An “out of network” provider is a medical service that is not contracted, or in partnership, with your insurance plan. Oftentimes, because there is no standing agreement between the doctor and your insurance company, this means that the bills will cost more, both for you and your insurance company! Deductibles and out of pocket maximums are often higher for out of network providers, depending on the type of plan you have. It’s good to keep in mind, however, going to an out-of-network provider is sometimes unavoidable, like in the event of an emergency, or if you need a highly specialized doctor.  If you know in advance you will have to see an “out of network” provider, try to find out the costs ahead of time, and begin to budget accordingly.

“How can I tell if my provider is in-network?” 

If you’re still looking for the right health insurance plan for you, check the insurance company’s list of contracted providers, and ensure that it includes the kinds of practices your looking for. 

However, if you already have an insurance plan and are trying to see if your medical provider is “in network,” the first step is always to ask your insurance company. It’s good to do this before you visit the doctor. Your health insurance plan should provide a list of contracted providers.  

  1. First, call the number on your insurance card. Be sure you have your name, ID number and birth date information handy!  

  2. Once connected, choose to speak with your insurance’s Eligibility and Benefits department. Ask them if your provider is in network – you will need your medical  provider’s name, location, and phone number.   
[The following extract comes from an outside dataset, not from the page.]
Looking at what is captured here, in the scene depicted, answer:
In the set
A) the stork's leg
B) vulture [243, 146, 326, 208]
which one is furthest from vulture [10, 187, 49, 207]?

  3. It’s also important to specifically ask about your provider, their facility, and your plan. Sometimes a provider may be “in network,” but their facility – i.e. a hospital or doctor’s office - may not be. That means you could see the same doctor at one location and pay “in network costs,” and then see the same doctor at another location, but be billed astronomically more. Similarly, make sure you specify your specific insurance plan, not just your insurance company, because the same provider could have a contract with one type of plan but not another.

The “in network” vs. “out of network” question can be a little daunting. Hopefully this breakdown helps you to understand the basics. The most important takeaway is to try to find out in advance what relationship your provider has with your insurance plan, and understand what that means for you financially.